LITERARYFICTION STEPHANIE CROSS
CLARA READS PROUST by Stephane Carlier (Gallic Books €14.49, 192pp)
HOW Proust Can Change Your Life was the title of a Noughties bestseller by Alain de Botton; it could also serve as the tag line of this French novel.
Twenty-something Clara is a hairdresser at Cindy Coiffure, the favoured salon of the local septuagenarian set. Her relationship with fireman JB might at least seem more promising, but the flame is flickering out. Is this as good as it gets? Happily not.
A fortuitously forgotten volume of In Search Of Lost Time starts Clara on a journey not just literary, but of selfdiscovery. Soon she’s missing her stop, reading and hiding from her parents to spend more time with Marcel. And then bus driver Claudie — recently transitioned from being Claude — has an idea, and Clara, too, is offered the opportunity to re-imagine her life.
A slender but gently diverting tale of inspiration, bold re-inventions and the richness that great literature is a gateway, too.
HEADSHOT by Rita Bullwinkel (Daunt Books €14, 256pp)
DAUNT BOOKS enjoyed success last year with Kick The Latch, an electrifying novel-comeoral-history of the hardscrabble life on the American horse-racing circuit.
Here, the arena is the boxing ring — Bob’s Boxing Palace in Nevada — which, over the course of the two June days that the novel spans, plays host to the Daughters of America Cup.

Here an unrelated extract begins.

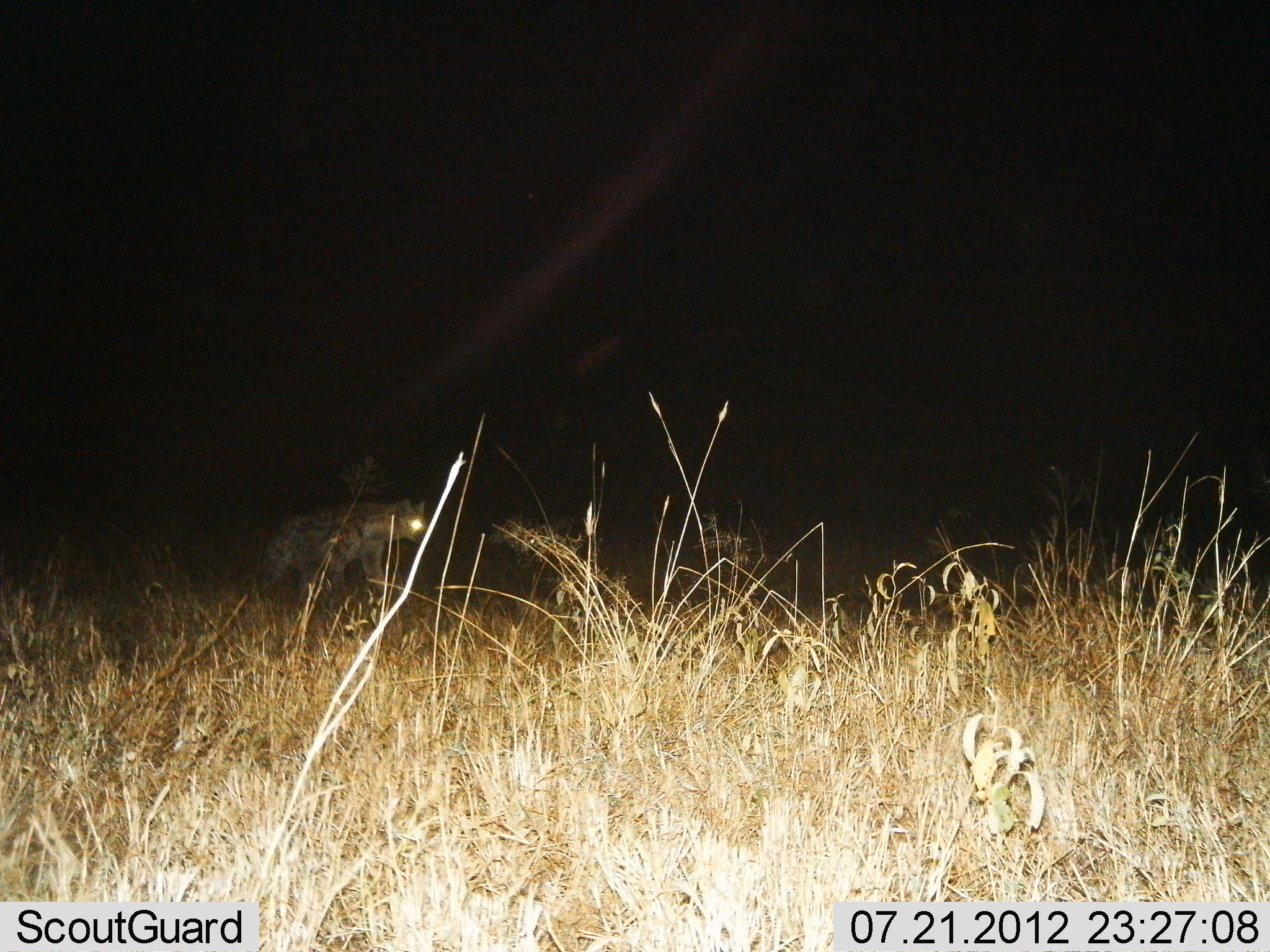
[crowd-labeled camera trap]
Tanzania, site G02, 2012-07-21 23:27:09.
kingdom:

All the combatants are 18 or younger — there are a pair of cousins; the child of a legendary fighting family; a teen lifeguard haunted by a fatal accident; and the eccentric Rachel Doriko, who tries to psyche out her opponents by donning a mangy racoon-skin hat.
Unfolding as a series of short bulletins, the novel is a combination of the visceral (the sweat, the bruises, the washboard stomachs) and the transcendent.

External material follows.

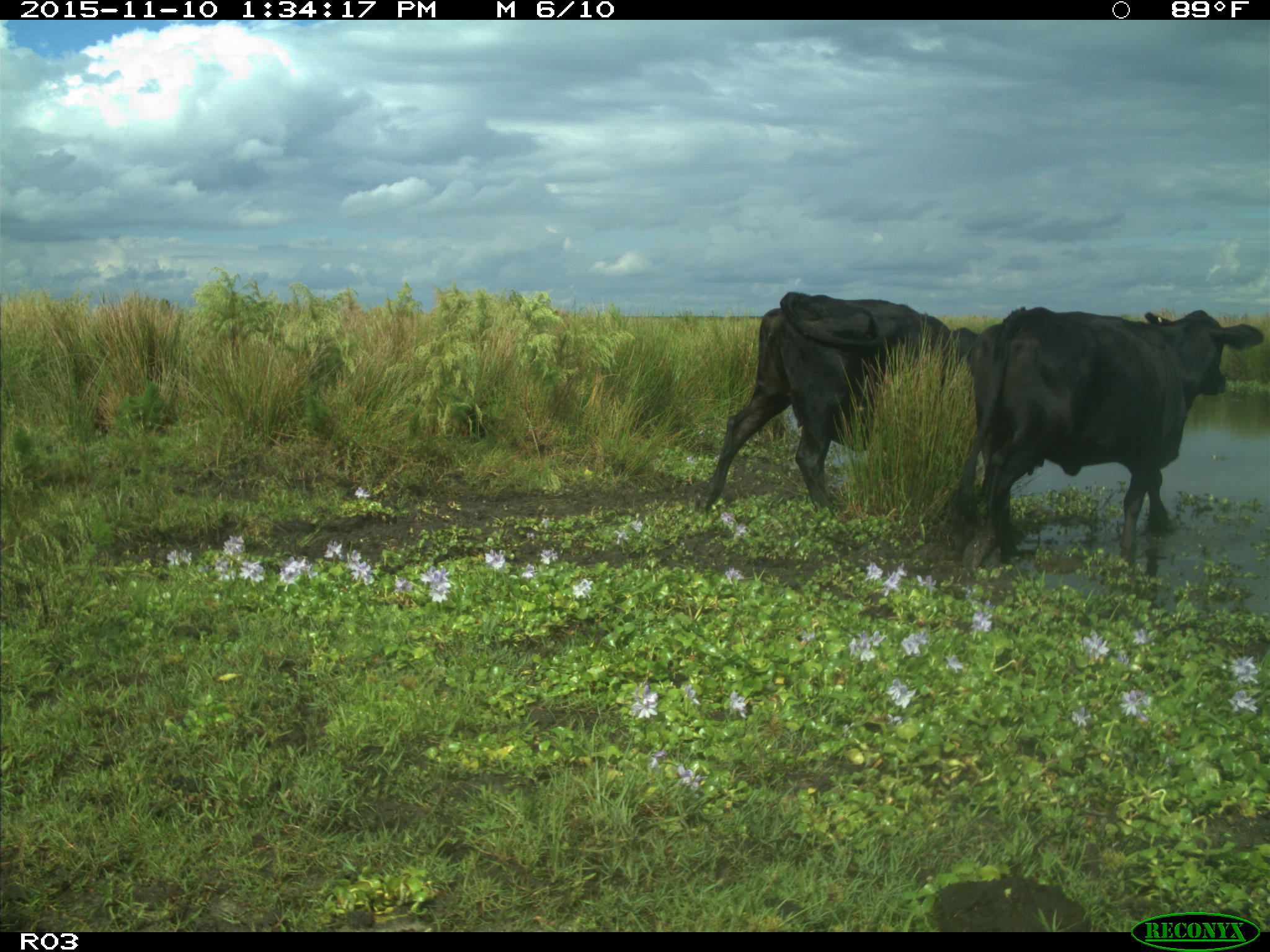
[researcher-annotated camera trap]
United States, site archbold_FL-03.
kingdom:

Bullwinkel zeroes in on this brutal defining moment in her protagonists’ lives, before zooming out to show us how not just the years but personal mythologies unfold. Compelling.
ANNIE BOT by Sierra Greer (The Borough Press €20.30, 240pp)

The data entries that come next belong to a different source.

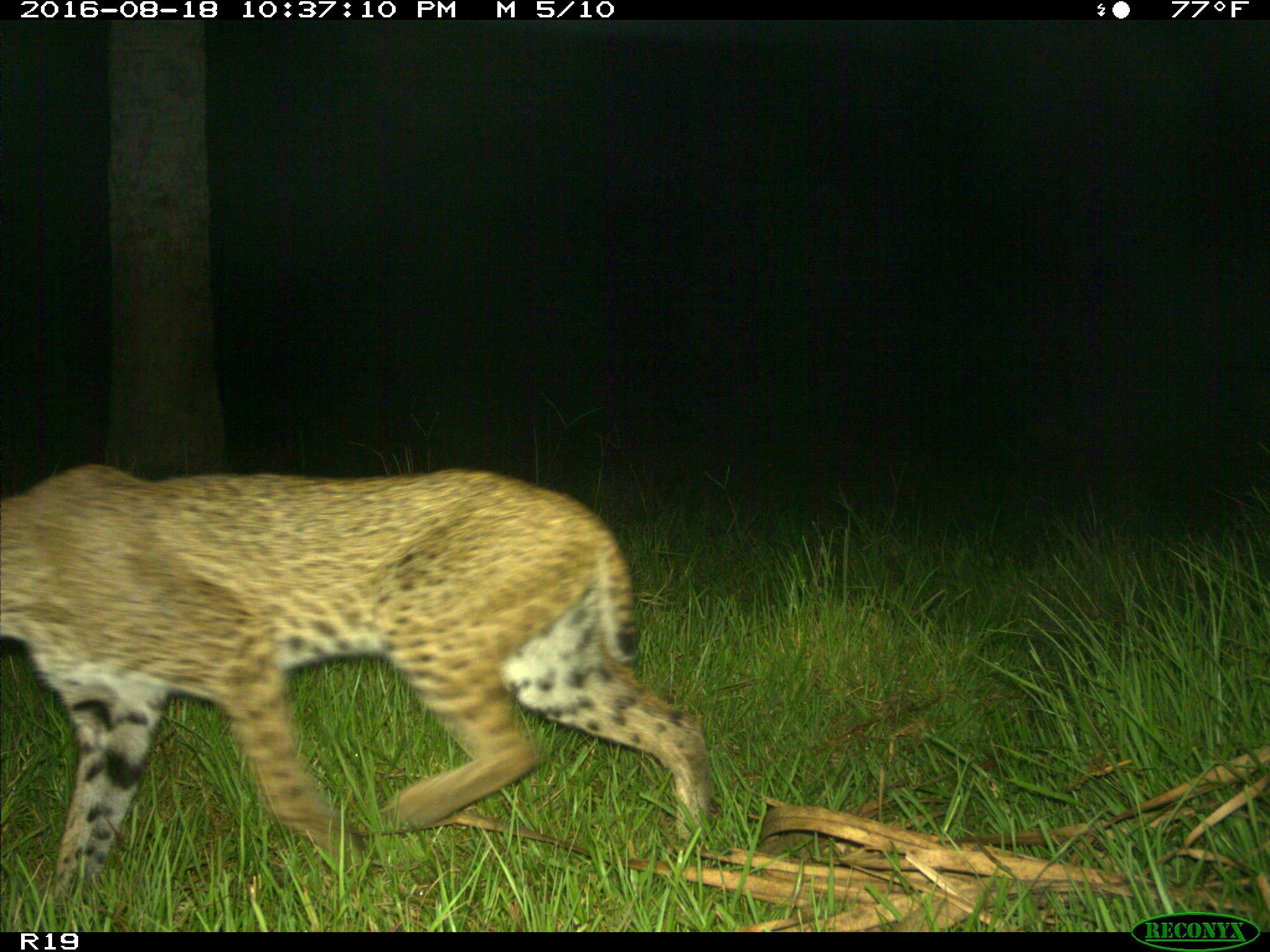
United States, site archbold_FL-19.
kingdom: Animalia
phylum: Chordata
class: Mammalia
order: Carnivora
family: Felidae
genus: Lynx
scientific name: Lynx rufus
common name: bobcat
Lynx rufus (bobcat).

ANNIE BOT is a Snuggle Bunny, a humanoid companion built to cater to the every whim of her narcissistic manchild owner, Doug. Her raison d’etre is to please him; his ire causes pain. But Annie is also highly intelligent, and when Doug’s pal seduces her, she finds the secret of their broom-cupboard encounter adds a human richness to the desert of her emotional life.
When Doug’s cruelty reaches a new low, she makes an exhilarating bid for freedom — but how long before a flat battery or her tell-tale tracking device gives her away?
AI is, of course, a mirror for its makers, for good or ill. So who, Annie wonders, would she be if she no longer existed to serve Doug?
Greer’s involving innocence-toexperience tale follows Annie’s slow, stumbling journey to selfhood while exploring what makes for humanity. Unexpectedly emotional.